Issue: Research into rurality and optical health is limited, so definitive increases in the prevalence of vision disease are difficult to ascertain. Furthermore, establishing the need for additional optometrists in rural areas has been mixed in the literature. The current review addresses the relationship between rurality and optical health and suggests an increase in available optometrists in rural areas.

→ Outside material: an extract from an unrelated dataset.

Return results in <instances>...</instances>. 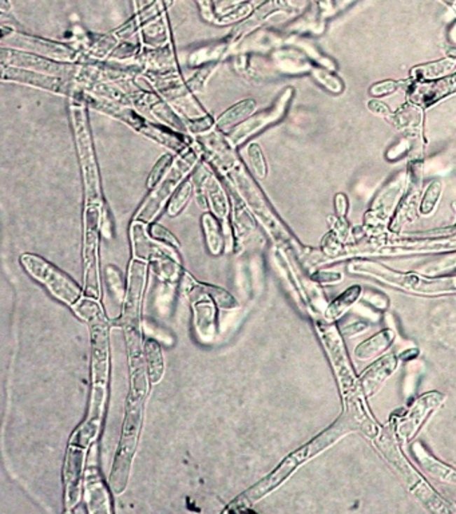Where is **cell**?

Lessons learned: Age is the single largest correlate of vision disease, with an increase in age over 40 years correlating significantly with a range of vision diseases. Rural New South Wales (NSW) Australian areas contain a higher proportion of ‘older’ residents than urban equivalents. Gender is also a correlate of vision disease, although the phenomenon is more complex than for age. Rural NSW populations contain a higher ratio of men to women than do urban areas, which is significant. Rural residents are exposed to higher levels of UV radiation than their urban counterparts, increasing the prevalence of pterygium. Rural residents experience higher levels of occupational eye injury and may have less stringent eye safety standards. The interaction between vision and hearing loss can accentuate occupational safety vulnerability and general living difficulties. Rural communities experience higher levels of noise-induced hearing loss. Rural communities experience higher levels of certain eye disease and may be exposed to an increased risk from indirect factors such as age, gender and private health insurance ownership. Rural communities may have lower access to optometrists and this review suggests increasing the number of optometrists in rural Australia. The amount of research conducted on factors associated with rurality and optical health should be increased.
Key words: age, Australia, gender, noise-induced hearing loss, optical health, rural lifestyle, rural occupational risk, rurality, UV light, optometrist.